Yes, an interesting exercise which I can see if you are trying to define a career path might be helpful. Like Liane though I found that there are times when I am the exact opposite, especially in the first two categories. (For example I would say I was by nature an intuitive person - but then I have a history degree and sometimes I can be almost autistic about details if I'm really interested in a topic!) I would probably say I was an EIFP person though. My desk is a hideous carbuncle of a mess that other writing friends have expressed extreme horror at - yet it doesn't bother me at all.

Julie Luek said...

Jane-- just kind of an interesting theory to apply to our work preferences and styles. :) said...

I'm an ISFP, very much fueled by feelings. That's why I get so stuck and unable to make progress when writing about emotional things. Oy, I'm in trouble. =) This was fun, nonetheless, and it's interesting to apply the test to a writer's personality. Thanks, Julie.

Nancy LaRonda Johnson said...

INFP here. Boy do I struggle and long to be organized, but am poor with the upkeep. I could use a sidekick little helper, sort of a housekeeper for the rest of life, that lives inside me and comes out when things need straightening (ie, desk and car), crowds need talking to, (to tuck me in at night), and when I need to go hide away for a while to get a "breather" of myself again. Know anyone who can develop that for me? :)

Demetria Foster Gray said...

Julie, I enjoyed this post and learning that you're an INFJ personality type. I did Myers Briggs several years ago in which I'm an ISFJ. I would have to say my MBTI is fairly accurate.

Jewel Amethyst said...

At the risk of sounding wishy-washy, here is my conflict, I feel like I'm an ISFP, but many times I am an N because I see the big picture. And though I lead with my heart I make decisions with my head making me both an F and a T. So sometimes I'm an ISFP and sometimes I'm an INTP. The only consistency is the I and the P.

Julie Luek said...

Robyn--I lead with my heart too-- which I think is obvious in my posts, but I was raised in a strong T house-- so am able to call on that when/if needed (just not always well lol)

Nancy-- I married an INFP-- he is a clutter-bug sometimes. But 27 years has taught us compromise ;)

ISFJ-- I bet your employers love you. I knew I liked you. ;)

Jewel-- I've mentioned it in a couple comments, but if you go through and read them, you'll notice that it's typically the people who would, if the HAD to choose, would choose NTP, struggle the most with this instrument. NTPs are wonderful and being flexible, considering options and thinking outside the box, so this instrument feels restrictive.
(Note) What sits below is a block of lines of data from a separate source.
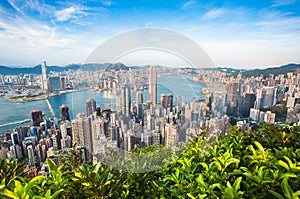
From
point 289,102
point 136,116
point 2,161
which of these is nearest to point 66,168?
point 2,161

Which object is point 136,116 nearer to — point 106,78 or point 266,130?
point 106,78

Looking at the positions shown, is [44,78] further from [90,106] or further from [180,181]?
[180,181]

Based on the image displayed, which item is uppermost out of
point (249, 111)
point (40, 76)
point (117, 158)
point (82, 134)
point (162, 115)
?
point (40, 76)

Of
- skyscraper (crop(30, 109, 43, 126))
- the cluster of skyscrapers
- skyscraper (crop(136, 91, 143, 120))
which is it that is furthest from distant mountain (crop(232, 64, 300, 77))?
Answer: skyscraper (crop(30, 109, 43, 126))

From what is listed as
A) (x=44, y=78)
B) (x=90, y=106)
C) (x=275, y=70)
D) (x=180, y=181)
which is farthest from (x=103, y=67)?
(x=275, y=70)

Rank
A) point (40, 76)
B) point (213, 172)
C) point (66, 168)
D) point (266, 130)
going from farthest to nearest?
point (40, 76), point (266, 130), point (66, 168), point (213, 172)

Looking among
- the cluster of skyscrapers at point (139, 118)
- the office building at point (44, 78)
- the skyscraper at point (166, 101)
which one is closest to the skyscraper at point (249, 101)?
the cluster of skyscrapers at point (139, 118)

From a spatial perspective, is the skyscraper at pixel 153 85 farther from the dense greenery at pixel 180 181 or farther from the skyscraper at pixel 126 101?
the dense greenery at pixel 180 181

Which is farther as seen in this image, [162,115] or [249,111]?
[249,111]

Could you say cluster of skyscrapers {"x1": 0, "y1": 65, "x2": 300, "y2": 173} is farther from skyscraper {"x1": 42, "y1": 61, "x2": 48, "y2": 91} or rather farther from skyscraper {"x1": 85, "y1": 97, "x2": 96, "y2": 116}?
skyscraper {"x1": 42, "y1": 61, "x2": 48, "y2": 91}
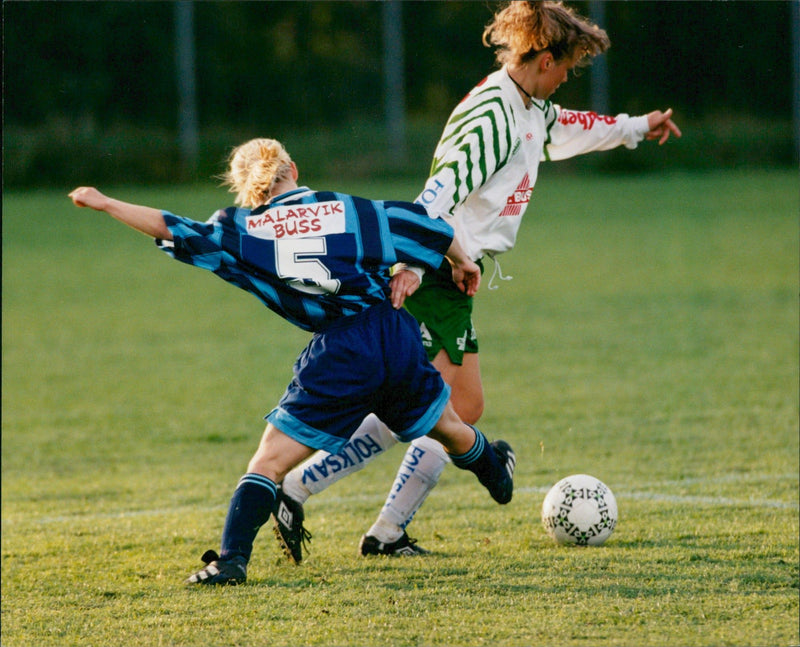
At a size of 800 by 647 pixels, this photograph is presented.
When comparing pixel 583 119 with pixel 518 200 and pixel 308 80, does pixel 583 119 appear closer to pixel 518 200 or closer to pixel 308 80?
pixel 518 200

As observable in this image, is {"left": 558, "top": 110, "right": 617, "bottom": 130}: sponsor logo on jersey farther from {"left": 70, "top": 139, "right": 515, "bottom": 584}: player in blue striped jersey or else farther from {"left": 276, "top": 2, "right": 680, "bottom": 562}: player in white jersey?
{"left": 70, "top": 139, "right": 515, "bottom": 584}: player in blue striped jersey

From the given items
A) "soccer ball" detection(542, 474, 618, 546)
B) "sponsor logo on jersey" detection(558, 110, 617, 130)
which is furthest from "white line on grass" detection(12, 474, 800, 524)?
"sponsor logo on jersey" detection(558, 110, 617, 130)

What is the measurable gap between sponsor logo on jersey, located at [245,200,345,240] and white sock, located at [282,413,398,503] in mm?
954

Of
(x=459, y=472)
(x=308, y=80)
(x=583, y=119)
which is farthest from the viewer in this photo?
(x=308, y=80)

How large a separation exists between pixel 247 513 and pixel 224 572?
215 mm

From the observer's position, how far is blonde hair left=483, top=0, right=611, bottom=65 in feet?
13.8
And truth is, that T factor is perfect for jumping in and performing more S and J tasks.

Steven W said...

Great article, Julie. You really got me thinking. I need solitude and organization, and right now, as I'm in the starting a family stage of life, I can't say I'm getting a lot of that.

T.J. said...

ENTP over here, are you surprised? LOL

Sunny Frazier said...

What--only Gary and I are INTP??? How can that be?